Development of light-emitting diodes has brought new possibilities in many applications, especially in terms of flexible adjustment of light spectra. This feature is very useful in construction of many devices, for example for medical diagnosis and treatment. It was proved, that in some cases LEDs can easily replace lasers during therapy of cancer without reduction of efficiency of this process. On the other hand during diagnosis process LED-based constructions can provide unique ability to adjust the color temperature of the output light while maintaining high color rendering. It allows for optimum surface contrast and enhanced tissue differentiation at the operator site. In the paper we describe the construction of the tunable LED-based source designed for application in endoscopy. It was optimized from the point of view of the color rendition for 5 different correlated color temperatures (illuminant A, D55, D65, 3500K and 4500K) with the restriction of very high (>90) values of general and specific color rendering indexes (according to Ra method). The source is composed of 13 light-emitting diodes from visible region mounted on the common radiator and controlled by dedicated system. Spectra of the components are mixed and the spectra of output light is analyzed. On the basis of obtained spectra colorimetric parameters are calculated and compared with the results of theoretical analysis.
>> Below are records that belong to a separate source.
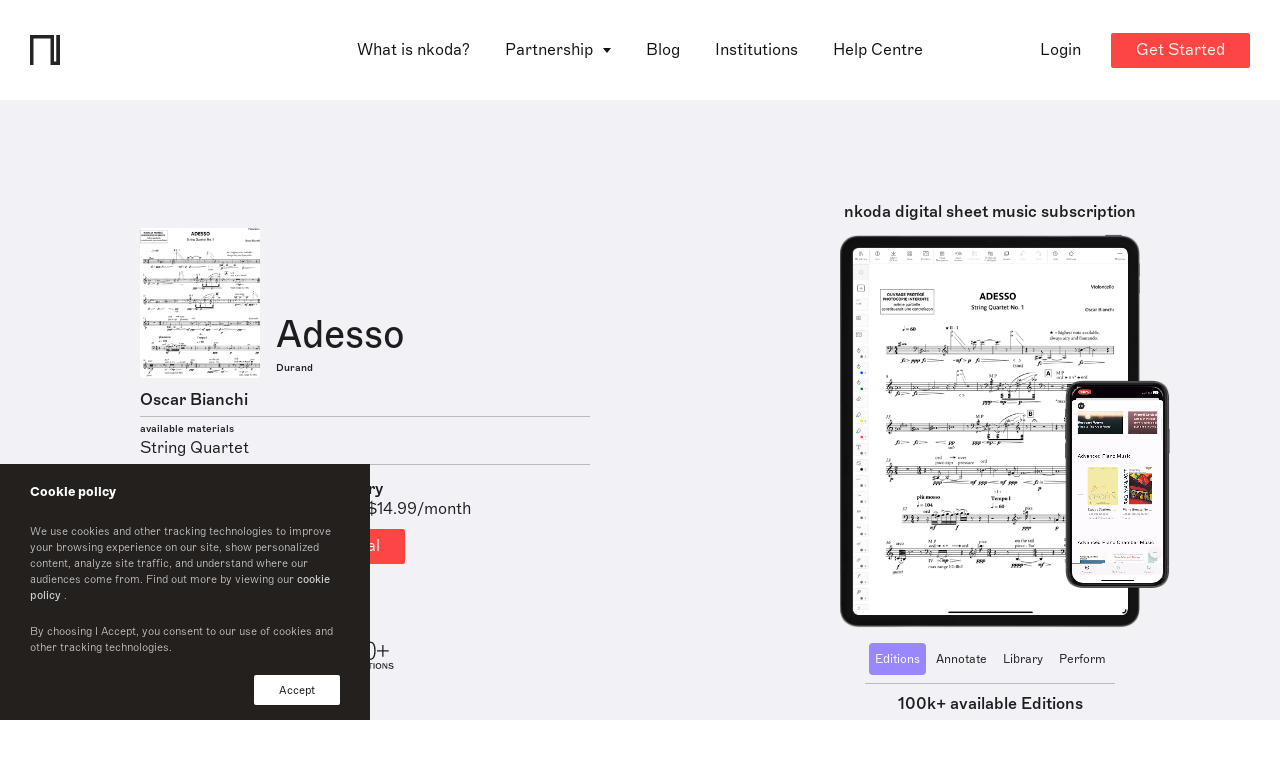

--- FILE ---
content_type: application/javascript; charset=UTF-8
request_url: https://www.nkoda.com/runtime-es2015.7a9947274215b8a4d9c8.js
body_size: 1747
content:
!function(e){function r(r){for(var n,o,c=r[0],d=r[1],u=r[2],i=0,l=[];i<c.length;i++)o=c[i],Object.prototype.hasOwnProperty.call(a,o)&&a[o]&&l.push(a[o][0]),a[o]=0;for(n in d)Object.prototype.hasOwnProperty.call(d,n)&&(e[n]=d[n]);for(b&&b(r);l.length;)l.shift()();return f.push.apply(f,u||[]),t()}function t(){for(var e,r=0;r<f.length;r++){for(var t=f[r],n=!0,c=1;c<t.length;c++)0!==a[t[c]]&&(n=!1);n&&(f.splice(r--,1),e=o(o.s=t[0]))}return e}var n={},a={4:0},f=[];function o(r){if(n[r])return n[r].exports;var t=n[r]={i:r,l:!1,exports:{}};return e[r].call(t.exports,t,t.exports,o),t.l=!0,t.exports}o.e=function(e){var r=[],t=a[e];if(0!==t)if(t)r.push(t[2]);else{var n=new Promise((function(r,n){t=a[e]=[r,n]}));r.push(t[2]=n);var f,c=document.createElement("script");c.charset="utf-8",c.timeout=120,o.nc&&c.setAttribute("nonce",o.nc),c.src=function(e){return o.p+""+({2:"common"}[e]||e)+"-es2015."+{0:"4911ce64c2d97168a2bc",1:"db4324d5b888056caf26",2:"1dae2a41c7ea00a2bc8e",3:"3ca03a793753a07242e3",5:"fc78eacbbcd6ff452096",6:"45f66351631528e5b04e",7:"bf629b8f2d5f23bc13ff",8:"d8a10c61ff0f8f3c8612",9:"39e28b3b9112af2bfde2",14:"7bd074108eaf1f8bc92a",15:"364fbbe398303c9659bd",16:"797e097d025f603f13da",17:"7f9d969e81aba4be1b3b",18:"a9d59a5851c72eb4008f",19:"68b8c9ba9f33c18c72bb",20:"e9c75138fa28ba536dda",21:"3ee1c9813f5079415e6b",22:"437f6237a51f67d77e30",23:"788214eb0a02eef47e8c",24:"7dad45afc23f794b7bab",25:"28788e8fe36bfc06c1fc",26:"470197f13cf241fb266d",27:"8d81b51b79571d838166",28:"8815598ee848d6e8fb0c",29:"24cb345708107a75c8a6",30:"9e1400f67cdadd61e275",31:"c5744ab9c941d61ff8d0",32:"237804d1997e429ce29a",33:"11a8ed36dda064e5f5f8",34:"3f0646e61f9672c5310c",35:"e0ab547871ed1dd8a59f",36:"fe0d70235d78d45b724f",37:"21bece27a3246a4857a6"}[e]+".js"}(e);var d=new Error;f=function(r){c.onerror=c.onload=null,clearTimeout(u);var t=a[e];if(0!==t){if(t){var n=r&&("load"===r.type?"missing":r.type),f=r&&r.target&&r.target.src;d.message="Loading chunk "+e+" failed.\n("+n+": "+f+")",d.name="ChunkLoadError",d.type=n,d.request=f,t[1](d)}a[e]=void 0}};var u=setTimeout((function(){f({type:"timeout",target:c})}),12e4);c.onerror=c.onload=f,document.head.appendChild(c)}return Promise.all(r)},o.m=e,o.c=n,o.d=function(e,r,t){o.o(e,r)||Object.defineProperty(e,r,{enumerable:!0,get:t})},o.r=function(e){"undefined"!=typeof Symbol&&Symbol.toStringTag&&Object.defineProperty(e,Symbol.toStringTag,{value:"Module"}),Object.defineProperty(e,"__esModule",{value:!0})},o.t=function(e,r){if(1&r&&(e=o(e)),8&r)return e;if(4&r&&"object"==typeof e&&e&&e.__esModule)return e;var t=Object.create(null);if(o.r(t),Object.defineProperty(t,"default",{enumerable:!0,value:e}),2&r&&"string"!=typeof e)for(var n in e)o.d(t,n,(function(r){return e[r]}).bind(null,n));return t},o.n=function(e){var r=e&&e.__esModule?function(){return e.default}:function(){return e};return o.d(r,"a",r),r},o.o=function(e,r){return Object.prototype.hasOwnProperty.call(e,r)},o.p="",o.oe=function(e){throw console.error(e),e};var c=window.webpackJsonp=window.webpackJsonp||[],d=c.push.bind(c);c.push=r,c=c.slice();for(var u=0;u<c.length;u++)r(c[u]);var b=d;t()}([]);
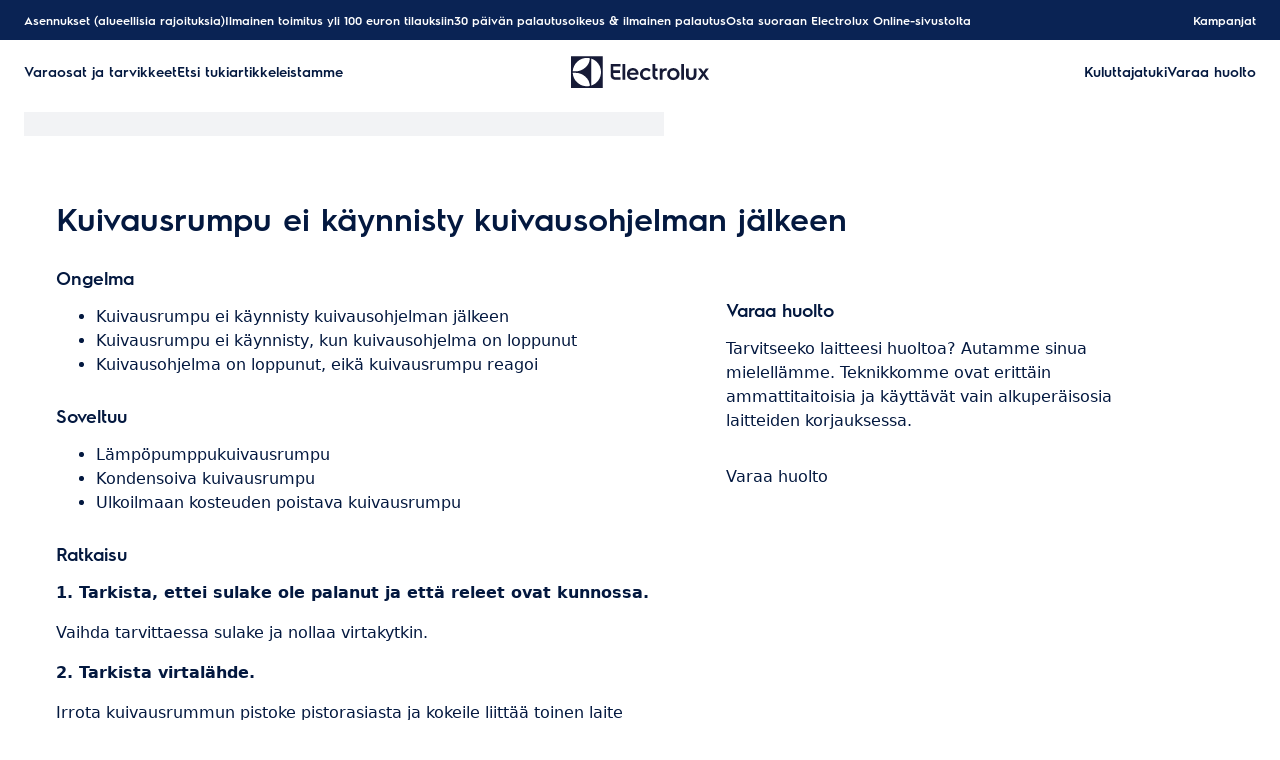

--- FILE ---
content_type: application/javascript; charset=UTF-8
request_url: https://support.electrolux.fi/support-articles/_next/static/chunks/app/(main)/article/%5Bslug%5D/error-9a5f1b0a383dab88.js
body_size: 539
content:
(self.webpackChunk_N_E=self.webpackChunk_N_E||[]).push([[8901],{40035:function(e,n,t){Promise.resolve().then(t.bind(t,60474))},60474:function(e,n,t){"use strict";t.r(n),t.d(n,{default:function(){return c}});var r=t(26705),s=t(23938);function c(e){let{error:n,reset:t}=e;return(0,r.jsx)(s.S,{error:n,reset:t,pageTitle:"Article Page"})}},23938:function(e,n,t){"use strict";t.d(n,{S:function(){return c}});var r=t(26705),s=t(11025);let c=e=>{let{error:n,reset:t,pageTitle:c}=e;return(0,r.jsx)("main",{className:"flex h-[100dvh] w-full justify-center text-on-background-100",children:(0,r.jsxs)("div",{className:"flex w-1/2 flex-col items-center justify-center",children:[(0,r.jsx)("h3",{className:"font-heading-m mb-stack-s text-on-background-100",children:"Something went wrong when loading the page ".concat(c)}),(0,r.jsx)("p",{className:"mb-stack-s text-center",children:n.message}),(0,r.jsx)(s.z,{onClick:t,children:"Try again"})]})})}}},function(e){e.O(0,[2062,1025,4121,831,1744],function(){return e(e.s=40035)}),_N_E=e.O()}]);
Semiconductor lasers vs LEDs in diagnostic and therapeutic medicine

Semiconductor emitters are used in many areas of medicine, allowing for new methods of diagnosis, treatment and effective prevention of many diseases. The article presents selected areas of application of semiconductor sources in UVVIS- NIR range, where in recent years competition in semiconductor lasers and LEDs applications has been observed. Examples of applications of analyzed sources are indicated for LLLT, PDT and optical diagnostics using the procedure of color contrast. Selected results of LLLT research of the authors are presented that were obtained by means of the developed optoelectronic system for objectified irradiation and studies on the impact of low-energy laser and LED on lines of endothelial cells of umbilical vein. Usefulness of the spectrally tunable LED lighting system for diagnostic purposes is also demonstrated, also as an illuminator for surface applications - in procedure of variable color contrast of the illuminated object.